Op elk mogelijk hoekje, langs elk mogelijk hekje of touwtje, absoluut overal waar je maar keek, stond wel iemand die je met een ongelofelijke vriendelijkheid in de goeie richting stuwde. Voort, voort, sneller, sneller, hup, hup. Soms door wel drie personen tegelijkertijd werd ik, absoluut behulpzaam en beleefd, doch evenzeer kordaat, aangemaand niet te talmen, niet te aarzelen, en stevig door te stappen in de juiste richting. "Vee!", dacht ik bij mezelf, "wij zijn allemaal een stel schapen, of varkens!", en voelde me werkelijk als een koe, gedwee en gelaten op weg naar de slachtbank... Ja, zelfs die hele overdosis vriendelijkheid kon daar niets aan veranderen. In 't tegendeel zelfs: zóveel vriendelijkheid, en werkelijk bij élke vrijwilliger, van de allereerste tot de allerlaatste, in een wereld waarin een klein beetje aardig zijn al als 'vreemd' beschouwd wordt?! (lees mijn eerdere blogje: 'Vriendelijk.') Daar klopt toch iets niet helemaal aan, hoor. Bizar! Je zou voor minder achterdochtig worden, als ge 't mij vraagt...
Bon, bij elke volgende splitsing: opnieuw de documenten laten zien, om aansluitend weer netjes gesorteerd op 't juiste pad verder te snellen. Vlak voor de laatste ontdubbeling versperde een soort grote poortwachter me onverwacht de weg. Diep in m'n nogal duistere gedachten verzonken en me licht opgejaagd voort haastend, botste ik bijna pardoes tegen hem op. Met ogen, zo fenomenaal grijsblauw dat je er tijd en wereld in zou verliezen, keek hij onbewogen op me neer. Of ik allergisch was aan vaccins, en of ik bloedverdunners nam, wilde hij weten. Even totaal van mijnen apropos kostte het nog behoorlijk wat moeite om 't juiste antwoord te vinden en uit m'n mond te wringen, maar 'k mocht al gauw passeren, en, opnieuw correct voorgesorteerd, verder lopen langst het keurig afgebakend pad. Van verloren lopen of fout terecht komen is daar aan Spoor Oost absoluut geen sprake, hoor, ge moogt gerust zijn. "Ontsnappen onmogelijk!", voegde ik er voor mezelf nog grimmig grommelend aan toe en met nog meer van die ijskoude rillingen over m'n rug, had ik onverhoeds -mijn oprechte excuses aan eenieder die zich hierdoor om welke reden dan ook beledigd, misnoegd of tekortgedaan zou voelen- beelden in mijn hoofd van het uitsorteren van die mensenmassa's, pakweg 75 jaar geleden, die met volle treinwagons afgeleverd werden aan de concentratie- en vernietigingskampen...

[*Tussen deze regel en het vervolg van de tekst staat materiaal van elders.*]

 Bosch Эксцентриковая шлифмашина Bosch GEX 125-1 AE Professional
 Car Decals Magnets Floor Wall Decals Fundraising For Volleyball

Met een hoofd vol lastige en onoplosbare vragen zoals "Hoe wordt er beslist wie welk vaccin krijgt, en wie beslist dat dan wel?..." (ik had absoluut niks te kiezen) en nare, onbehulpzame ideeën als "We zijn verdorie allemaal proefkonijnen!" (godweet wat voor gevolgen deze prikken op lange termijn hebben...) arriveerde ik de inentingshokjes, de plaats waar de spuitjes aan hoog tempo gezet werden. Een super dikke pluim voor de organisatie, echt, want ik denk dat er tussen mijn aankomst op de parking en het plaatsnemen op het prikstoeltje geen 5 minuten verlopen waren, zo vlot ging dat alles. Al zeg ik er eerlijk bij dat ik eigenlijk op dat moment elk gevoel van tijd volledig kwijt was...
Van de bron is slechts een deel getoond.